Now, it may well be that my parents were troubled by the baby they lost, and the life that never was, in ways that I wasn’t, and in ways that I never knew. I assume, at least, that they weren’t preparing for twins: in the absence of ultrasound scanning, the first they would have even known about my mother carrying two babies, rather than one, would have been at the birth. Did that make it easier to accept? I don’t know. I can only say that they always seemed entirely sanguine about what happened. Perhaps the times taught them to be so. After all, there was a war on. There was a lot of death about. People like my mother and father did what they could, and got on with being alive. And so did I.
* * *
N
O BAD TURN-UP
, of course, to have a fishmonger in the family during wartime. And no bad thing, either, to have an uncle who was a butcher. The war brought food shortages and strict rationing. Apparently, as a baby – in the absence of anything sugary or even a traditional dummy – I was given a carrot as a pacifier, so they must have been cheap and readily available. But like everyone else, my parents had to scrape and scratch to get what provisions they could, and anything extra was welcome.
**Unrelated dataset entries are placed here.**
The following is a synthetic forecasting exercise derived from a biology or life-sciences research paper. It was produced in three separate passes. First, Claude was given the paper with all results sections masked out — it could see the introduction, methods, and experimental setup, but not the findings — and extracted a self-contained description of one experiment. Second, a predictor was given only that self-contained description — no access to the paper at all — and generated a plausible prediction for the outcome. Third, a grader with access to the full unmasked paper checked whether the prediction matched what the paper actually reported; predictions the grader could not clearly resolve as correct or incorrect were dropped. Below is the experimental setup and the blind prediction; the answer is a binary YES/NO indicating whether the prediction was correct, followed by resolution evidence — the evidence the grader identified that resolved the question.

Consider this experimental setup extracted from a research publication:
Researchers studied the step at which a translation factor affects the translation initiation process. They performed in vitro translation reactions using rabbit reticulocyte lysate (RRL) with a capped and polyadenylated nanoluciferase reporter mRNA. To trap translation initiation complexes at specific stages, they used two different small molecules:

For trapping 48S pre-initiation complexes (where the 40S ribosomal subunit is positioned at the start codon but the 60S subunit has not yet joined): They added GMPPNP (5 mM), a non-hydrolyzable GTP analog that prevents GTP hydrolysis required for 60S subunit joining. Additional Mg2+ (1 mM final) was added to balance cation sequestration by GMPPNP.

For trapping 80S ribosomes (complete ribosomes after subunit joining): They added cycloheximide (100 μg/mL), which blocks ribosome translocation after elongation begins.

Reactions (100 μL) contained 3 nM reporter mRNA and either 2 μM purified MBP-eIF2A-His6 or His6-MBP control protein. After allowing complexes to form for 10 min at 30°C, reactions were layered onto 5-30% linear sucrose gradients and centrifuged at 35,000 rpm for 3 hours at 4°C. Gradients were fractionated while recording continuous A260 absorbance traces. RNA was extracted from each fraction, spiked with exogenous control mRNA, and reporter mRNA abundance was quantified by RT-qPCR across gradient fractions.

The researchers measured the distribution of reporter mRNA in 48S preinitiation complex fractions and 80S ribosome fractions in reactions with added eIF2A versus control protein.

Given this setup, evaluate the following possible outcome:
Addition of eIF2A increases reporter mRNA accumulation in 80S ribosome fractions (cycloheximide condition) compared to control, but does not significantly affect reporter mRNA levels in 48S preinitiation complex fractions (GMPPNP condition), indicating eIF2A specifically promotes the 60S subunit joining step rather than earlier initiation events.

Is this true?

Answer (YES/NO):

Which is why, one morning, after an air raid, Mrs Pressland called across the fence to my mother in a state of some excitement. ‘Mrs White,’ she shouted, ‘you’ve got a dead chicken on your roof.’
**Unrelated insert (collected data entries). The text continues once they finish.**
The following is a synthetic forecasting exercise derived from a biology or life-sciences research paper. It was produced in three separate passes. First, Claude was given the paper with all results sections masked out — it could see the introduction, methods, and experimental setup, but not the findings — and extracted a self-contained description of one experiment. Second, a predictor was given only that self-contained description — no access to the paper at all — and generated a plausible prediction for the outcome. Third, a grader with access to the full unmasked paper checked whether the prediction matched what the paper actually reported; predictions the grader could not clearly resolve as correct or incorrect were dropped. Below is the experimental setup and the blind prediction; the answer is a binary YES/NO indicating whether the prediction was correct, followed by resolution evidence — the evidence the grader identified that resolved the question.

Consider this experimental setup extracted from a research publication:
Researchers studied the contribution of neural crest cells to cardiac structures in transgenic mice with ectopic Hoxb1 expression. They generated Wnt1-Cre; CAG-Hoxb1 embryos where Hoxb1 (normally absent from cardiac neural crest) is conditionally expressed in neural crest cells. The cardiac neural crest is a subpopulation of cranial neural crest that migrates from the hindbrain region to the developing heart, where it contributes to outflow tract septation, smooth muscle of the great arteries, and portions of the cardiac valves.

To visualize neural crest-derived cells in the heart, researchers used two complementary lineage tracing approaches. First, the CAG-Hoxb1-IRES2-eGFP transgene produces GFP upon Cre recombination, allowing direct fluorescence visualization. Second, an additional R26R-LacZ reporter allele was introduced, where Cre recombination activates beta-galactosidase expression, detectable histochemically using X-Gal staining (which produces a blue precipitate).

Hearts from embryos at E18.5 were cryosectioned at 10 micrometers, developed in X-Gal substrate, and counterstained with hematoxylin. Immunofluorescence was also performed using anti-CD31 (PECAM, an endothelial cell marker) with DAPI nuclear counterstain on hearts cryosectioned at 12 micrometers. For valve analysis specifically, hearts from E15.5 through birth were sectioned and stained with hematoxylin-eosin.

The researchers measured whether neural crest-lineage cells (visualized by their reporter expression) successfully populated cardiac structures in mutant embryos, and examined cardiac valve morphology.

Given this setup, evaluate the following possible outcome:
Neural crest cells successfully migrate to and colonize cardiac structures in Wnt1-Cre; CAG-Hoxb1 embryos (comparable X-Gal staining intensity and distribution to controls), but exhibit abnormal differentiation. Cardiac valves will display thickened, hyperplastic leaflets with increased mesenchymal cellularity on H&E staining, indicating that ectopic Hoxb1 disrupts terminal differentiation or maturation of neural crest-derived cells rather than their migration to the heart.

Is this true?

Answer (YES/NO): NO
Now this was quite a coup. The unfortunate piece of poultry had obviously been flung up there during the night’s destruction – manna from the skies. It seemed unlikely that the chicken had been innocently blasted from a nearby coop – this was London, after all, where not a lot of people kept chickens. But maybe a butcher’s shop had copped it, or just some unfortunate household’s larder. Didn’t matter, really. The point was, a whole chicken would provide our family with at least two decent meals, and stew from the boiled-up bones – and with no resort to the ration book. (My mother, incidentally, made the world’s greatest stews, sometimes from almost no recognisable ingredients whatsoever, and proudly and defiantly took her recipe’s secrets to the grave with her.) So my mother eagerly rushed upstairs to the room my cot was in, looked out and begin to devise a plan to get this heavenly delivery down.